> [EXTRACT PROVIDED]:
*** Begin section ***
Ok, Starbrow made me interested in the Three after all. I have read the chapter (Council of Elrond) again and I just can't figure out if Glóin (and by extension other dwarves) knew about the Three before Elrond told them about them, or if he didn't. Are there any theories on that? The elves of Eregion were close to the dwarves of Moria, would Celebrimbor have shared that bit of knowledge or not? I mean, he did give Durin III the ring himself. Or maybe it would have come out later? I have no idea. Any theories amongst you more knowledgeable in Tolkien background? Or am I boring everybody to sleep with this topic? Hopefully it's not that bad ;*).


----------



## daTomoT (May 11, 2013)

I am no loremaster quite yet, but I have read the vast majority of Tolkien's work and I can say that I personally have never come across anything to support or contradict that the Dwarves knew of the Elven Three.

However, my instinct says I would hazard a guess that they were not aware of their presence. The Elves were secretive of their Three in keeping them from the eyes and knowledge of Sauron, and I cannot see how they would have benefited from sharing their work with the Dwarves. I expect it explained somewhere, but I do not know the reason for the strife between elves and dwarves as seen in the modern second and third ages. Obviously Thingol in Doriath has some dealing with them, but - 



> ever cool was the friendship between the Naugrim and the Eldar



However, that's not hugely relevant. I don't think the elves would have felt any desire to share their rings, or knowledge of them with the Dwarves. It simply seems that the Elven folk were attempting to keep the rings secret, and would not have made many aware of Celebrimbor's work.

Any follow up, and does anybody know what year the Elven Rings were created?


----------



## Thispe (May 11, 2013)

daTomoT said:


> I am no loremaster quite yet, but I have read the vast majority of Tolkien's work and I can say that I personally have never come across anything to support or contradict that the Dwarves knew of the Elven Three. However, that's not hugely relevant. I don't think the elves would have felt any desire to share their rings, or knowledge of them with the Dwarves. It simply seems that the Elven folk were attempting to keep the rings secret, and would not have made many aware of Celebrimbor's work.



Thanks! I think you are probably right and the Dwarves didn't know about the elven three. Though something to think about, as they had their own rings they knew about rings of power in general and according to the dwarves it was Celebrimbor or at least an elven smith who gave Durin III his own ring.



> Of this Ring something may be said here. It was believed by the Dwarves of Durin's Folk to be the first of the Seven that was forged; and they say that it was given to the King of Khazad-dûm, Durin III, by the Elven-smiths themselves and not by Sauron, though doubtless his evil power was on it, since he had aided in the forgin of all the Seven.
*** End section ***
> [INFORMATION GIVEN]:
*** Begin section ***
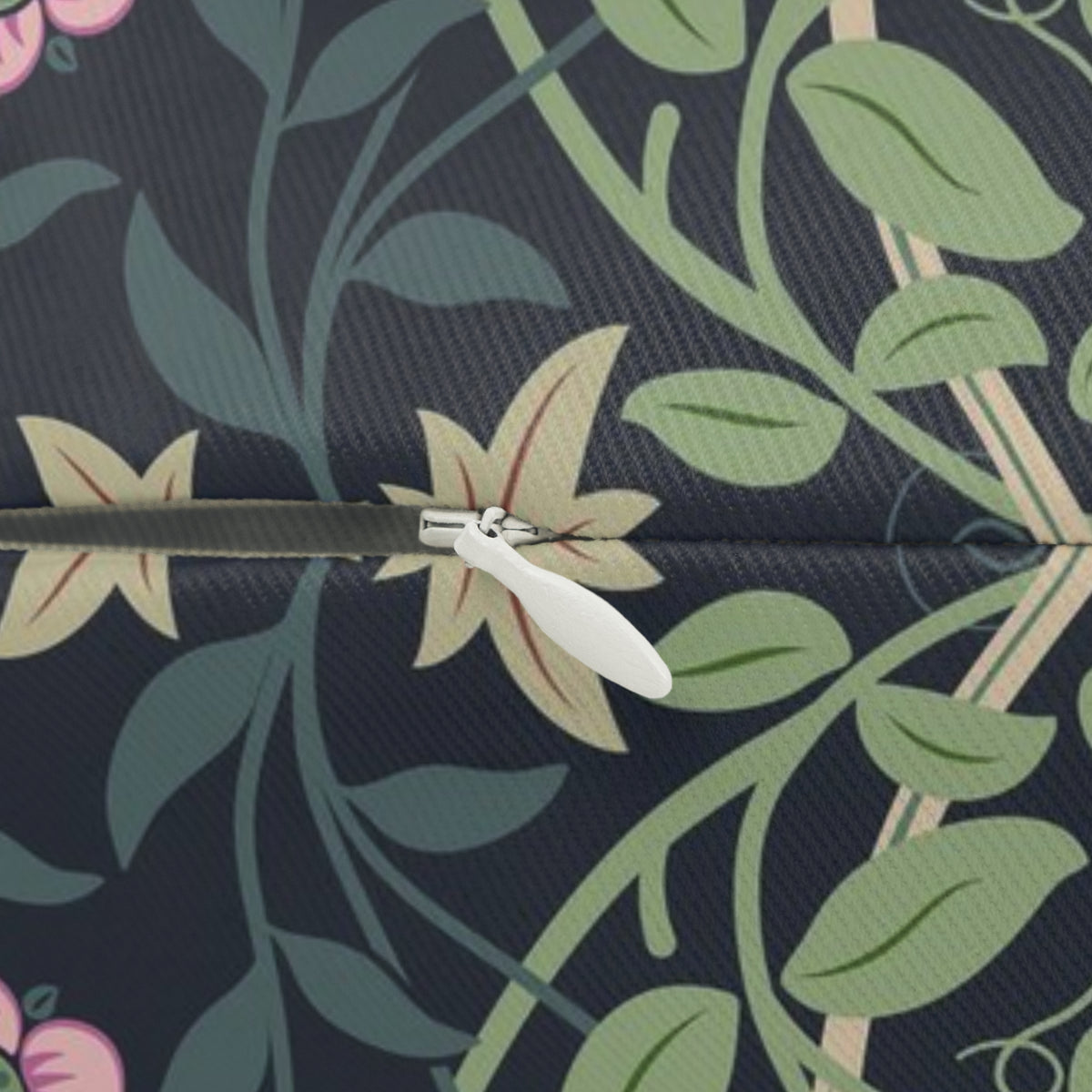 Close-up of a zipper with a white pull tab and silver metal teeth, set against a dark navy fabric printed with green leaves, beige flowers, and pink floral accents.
*** End section ***
*** Begin section ***
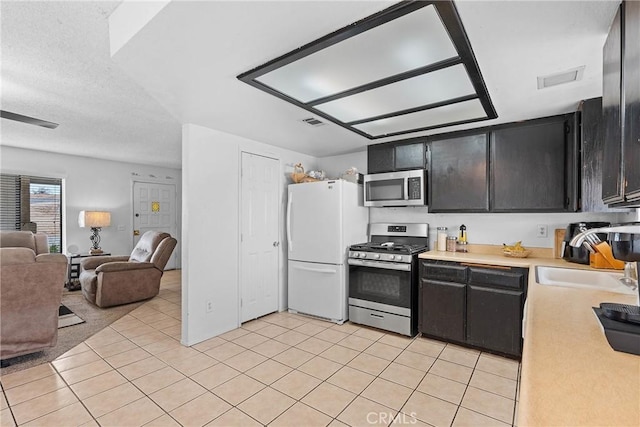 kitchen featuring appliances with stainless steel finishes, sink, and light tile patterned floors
*** End section ***
> [JOB]: In the forum thread about the Elven Three, rename "Khazad-dûm" to "Moria" in the passage starting with "Thanks! I think" and going on through "all the Seven.", and write out that passage again.

> [REPLY TO THE TASK]:
Thanks! I think you are probably right and the Dwarves didn't know about the elven three. Though something to think about, as they had their own rings they knew about rings of power in general and according to the dwarves it was Celebrimbor or at least an elven smith who gave Durin III his own ring.



> Of this Ring something may be said here. It was believed by the Dwarves of Durin's Folk to be the first of the Seven that was forged; and they say that it was given to the King of Moria, Durin III, by the Elven-smiths themselves and not by Sauron, though doubtless his evil power was on it, since he had aided in the forgin of all the Seven.